Plane crash kills 1, injures 7

  • 2008-08-20
  • By Monika Hanley

DOWN TO EARTH: The deadly crash was probably a result of poor weather conditions.

RIGA - A plane crash in Tukums has left one dead and seven others critically wounded. The eight-passenger Fighter 31 crashed shortly after 10 a.m. on Aug. 16 after taking off from Riga's Spilve Airport, narrowly missing nearby homes by about 200 meters.
 The crash is under investigation, but the leading hypothesis is that poor visibility due to weather conditions is to blame. The plane belonged to the aviation school Air Training, confirmed Tukums area police director Signe Dektere.

Aboard the plane were two pilots and six aviation students who had come to Tukums for an air show.
The plane, originally left at the crash site, has been brought in for expert testing to determine if the aircraft equipment was at fault.
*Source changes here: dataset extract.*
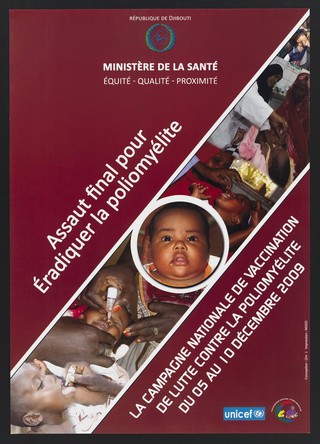 National campaign of vaccination against polio in Djibouti. Colour lithograph by i2m for Ministère de la Santé, 2009.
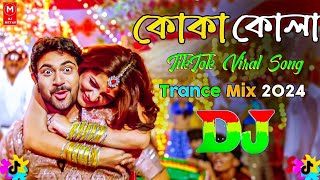 Kola  Bangla Dj Song  Dj Trance 2024  TikTok Remix  কোকা কোলা ডিজে  Nx music mix  dj remix [upl. by Aufmann]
Police director Dektere added that there could be many reasons behind the crash, and that their job was to find out what it was and come to a concrete conclusion.

In connection to the Tukums crash, criminal proceedings regarding flight safety are due to begin.
The pilot of the small aircraft died in the hospital and the seven other passengers were critically injured. Only one passenger so far has been released, according to Incident Medical Center director Martins Sics.
When medics arrived on the scene, the pilot and others were hooked up to ventilators, but the pilot had sustained more severe injury.

The medics have taken four of the injured passengers to Riga's orthopedic and trauma center, among them a man with a broken spine and leg. The others are at Paul Stradina hospital.
One passenger, a woman, is in extremely critical condition, with spine, rib and brain injuries. For safety reasons, medics have decided not to transfer her to the Riga hospital.
Incident Response Bureau director Alfreds Gaveika said that after an initial investigation at the crash site, the aircraft seemed to have been in fine working order, with no electrical malfunctions noted.

Civil Aviation director Maris Gorodcovs told reporters: "This morning Spilve Airport had very bad visibility and many pilots chose to delay their flights until later."
The pilot had been warned of these conditions, Gorodcovs said.